## Data provided
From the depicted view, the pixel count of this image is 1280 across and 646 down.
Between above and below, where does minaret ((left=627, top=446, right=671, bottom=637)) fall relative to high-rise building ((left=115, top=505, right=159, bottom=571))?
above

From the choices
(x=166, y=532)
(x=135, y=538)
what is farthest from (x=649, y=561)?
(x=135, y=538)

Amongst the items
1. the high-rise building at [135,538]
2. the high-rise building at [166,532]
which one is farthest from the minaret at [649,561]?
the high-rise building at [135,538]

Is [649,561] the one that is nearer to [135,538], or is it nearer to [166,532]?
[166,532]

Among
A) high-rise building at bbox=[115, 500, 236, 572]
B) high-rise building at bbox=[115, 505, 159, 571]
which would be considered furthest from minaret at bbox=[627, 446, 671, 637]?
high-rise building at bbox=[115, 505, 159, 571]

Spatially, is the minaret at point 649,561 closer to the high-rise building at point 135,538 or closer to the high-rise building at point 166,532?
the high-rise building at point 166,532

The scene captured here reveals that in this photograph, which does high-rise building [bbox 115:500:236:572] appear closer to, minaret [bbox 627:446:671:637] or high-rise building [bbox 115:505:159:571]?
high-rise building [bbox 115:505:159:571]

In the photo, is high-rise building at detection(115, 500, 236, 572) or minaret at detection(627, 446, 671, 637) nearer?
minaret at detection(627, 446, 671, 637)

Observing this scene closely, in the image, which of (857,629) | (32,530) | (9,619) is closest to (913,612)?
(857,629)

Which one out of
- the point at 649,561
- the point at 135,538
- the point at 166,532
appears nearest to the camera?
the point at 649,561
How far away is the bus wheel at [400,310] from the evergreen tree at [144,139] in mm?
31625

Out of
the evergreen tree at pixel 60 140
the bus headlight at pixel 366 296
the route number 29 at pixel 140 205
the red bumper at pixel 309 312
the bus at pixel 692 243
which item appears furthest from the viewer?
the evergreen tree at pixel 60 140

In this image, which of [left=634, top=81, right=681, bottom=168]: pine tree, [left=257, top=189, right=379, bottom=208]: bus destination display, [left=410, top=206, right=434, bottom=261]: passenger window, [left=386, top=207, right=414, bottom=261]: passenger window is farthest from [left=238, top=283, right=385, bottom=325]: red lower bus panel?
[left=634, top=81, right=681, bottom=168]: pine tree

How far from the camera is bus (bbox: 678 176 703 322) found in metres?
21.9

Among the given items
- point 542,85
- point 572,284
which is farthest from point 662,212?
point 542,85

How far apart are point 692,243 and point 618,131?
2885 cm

## Directions
Copy all the records above again, putting "lens" in place of each "camera" and keeping everything else the same.

## Solution below
From the depicted view, the pixel count of this image is 1280 across and 646 down.
Between above and below, where does minaret ((left=627, top=446, right=671, bottom=637)) fall relative to high-rise building ((left=115, top=505, right=159, bottom=571))?
above

From the choices
(x=166, y=532)
(x=135, y=538)
what is farthest from (x=649, y=561)?
(x=135, y=538)

Amongst the items
1. the high-rise building at [135,538]
2. the high-rise building at [166,532]
which one is farthest from the minaret at [649,561]?
the high-rise building at [135,538]

Is [649,561] the one that is nearer to [135,538], or is it nearer to [166,532]?
[166,532]

Among
A) high-rise building at bbox=[115, 500, 236, 572]
B) high-rise building at bbox=[115, 505, 159, 571]
which would be considered furthest from minaret at bbox=[627, 446, 671, 637]?
high-rise building at bbox=[115, 505, 159, 571]

Spatially, is the minaret at point 649,561 closer to the high-rise building at point 135,538 or closer to the high-rise building at point 166,532?
the high-rise building at point 166,532

The scene captured here reveals that in this photograph, which does high-rise building [bbox 115:500:236:572] appear closer to, minaret [bbox 627:446:671:637] or high-rise building [bbox 115:505:159:571]?
high-rise building [bbox 115:505:159:571]

In the photo, is high-rise building at detection(115, 500, 236, 572) or minaret at detection(627, 446, 671, 637) nearer?
minaret at detection(627, 446, 671, 637)

Observing this scene closely, in the image, which of (857,629) | (32,530) | (9,619) is closest to (913,612)?
(857,629)

Which one out of
- the point at 649,561
- the point at 135,538
- the point at 166,532
appears nearest to the lens?
the point at 649,561
How far away is the bus wheel at [400,310] from the evergreen tree at [144,139] in mm?
31625

Out of
the evergreen tree at pixel 60 140
the bus headlight at pixel 366 296
the route number 29 at pixel 140 205
the red bumper at pixel 309 312
the bus at pixel 692 243
which item appears furthest from the viewer?
the evergreen tree at pixel 60 140

In this image, which of [left=634, top=81, right=681, bottom=168]: pine tree, [left=257, top=189, right=379, bottom=208]: bus destination display, [left=410, top=206, right=434, bottom=261]: passenger window, [left=386, top=207, right=414, bottom=261]: passenger window is farthest from [left=238, top=283, right=385, bottom=325]: red lower bus panel?
[left=634, top=81, right=681, bottom=168]: pine tree

How far from the lens is bus (bbox: 678 176 703 322) found in metres?
21.9

Among the given items
- point 542,85
- point 572,284
which is farthest from point 662,212?
point 542,85

How far apart are point 692,243 and point 618,131?
2885 cm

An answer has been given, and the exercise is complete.